Not many others reached that standard. While sorrow swept the country, war fever swept the Beltway. Our political leaders personalized the attacks, promised what they cannot deliver, and demanded a deference to their judgment that they have not earned. On TV, Sam Donaldson and many others bayed for blood–the more the better and never mind whose. The call to war was, nevertheless, a calculated one, shifting the burden of response from the police, FBI, diplomats, and foreign governments to our military forces.
Yet talk of war by week’s end was already leading to hard questions. War against whom? With what means? At what cost? Afghanistan is a mountainous, land-locked country described pungently by one officer as “not target-rich.” Bombs will kill civilians, but they are unlikely to find bin Laden. Small groups of soldiers can be sent, but what would they do? How would they get out? A force to depose the Taliban would be a service to humanity and to Afghanistan. But by informed accounts it would not affect bin Laden’s network very much.

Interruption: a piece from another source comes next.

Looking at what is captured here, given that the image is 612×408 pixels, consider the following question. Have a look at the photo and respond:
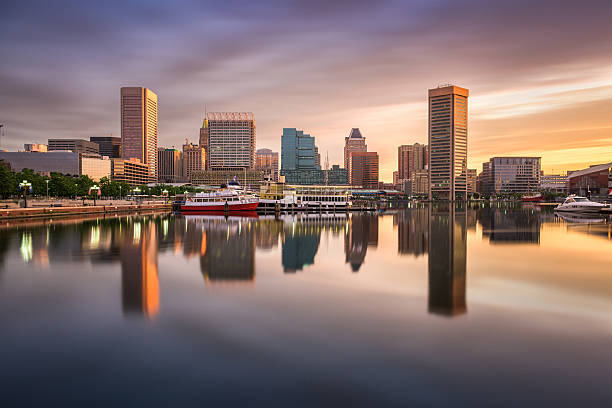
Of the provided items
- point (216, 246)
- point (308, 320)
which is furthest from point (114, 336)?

What did we learn about that network? That it is imbedded partly in the United States–in Florida, in Boston. That it used small groups armed with knives and limited flight training to turn civil aircraft into flying bombs: low cost for high effect. That it chose vulnerable targets, as the World Trade Center was known to be; there are probably not many places where equal numbers could be killed. And, even at the Trade Center, many did escape. The Pentagon, on the other hand, proved quite robust under attack.
The attacks themselves might easily have failed. They depended on passive responses from the pilots and passengers, and were apparently thwarted on United 93 once the heroes on board learned what had happened in New York. In any event, simple measures (armed marshals, stronger doors, better airport security teams) would deter or defeat an identical effort in the future. Threats of other kinds will emerge, but the methods of September 11 revealed something about the limits to, as well as the potential for, terror on U.S. soil–so far. Complacency is not justified; neither is panic.
The American people did not panic; sadly the financial markets were another story. The authorities ran a risk in reopening the New York Stock Exchange after six days, with uncertain infrastructure, exhausted operatives, and nerves severely on edge. Their reward was a sharp sell-off on the first day. The rush to reopen added a distraction we didn’t need, raising anxieties, and for no larger economic or social purpose.
A prolonged run on U.S. markets could, in turn, cause problems for recovery efforts down the road. These will require very large amounts of public money–goodbye lockbox, goodbye surplus. Will the U.S.–until Tuesday the world’s ultimate good credit–still be seen that way if stock prices and the dollar continue to fall? Can our trade deficit and our appetite for oil coexist with the pressures of new deficits to finance a war, the recovery effort, and–very soon–a fight against recession?
If not, we may soon face deep realities about our dependence on oil, and so about our very presence in the Arab world, against which presence these attacks were directed. That presence is not a fact of nature. It is, rather, the result of 50 years of commercial, industrial, and strategic decisions. To change now would be a large task–to rebuild our cities, our transport, and our patterns of housing and our industrial base, as well as to reduce (rather than expand) our military exposure in the wider world. Few have yet focused on such essentially defensive measures. But they may be required, if the war proves long and difficult (as it probably will) or if, as one can only fear, it spreads throughout the Persian Gulf.
And so, fellow citizens, we’d better start thinking about all that, pretty soon–even as we mourn and honor our dead.
James K. Galbraith teaches at the LBJ School of Public Affairs at the University of Texas at Austin.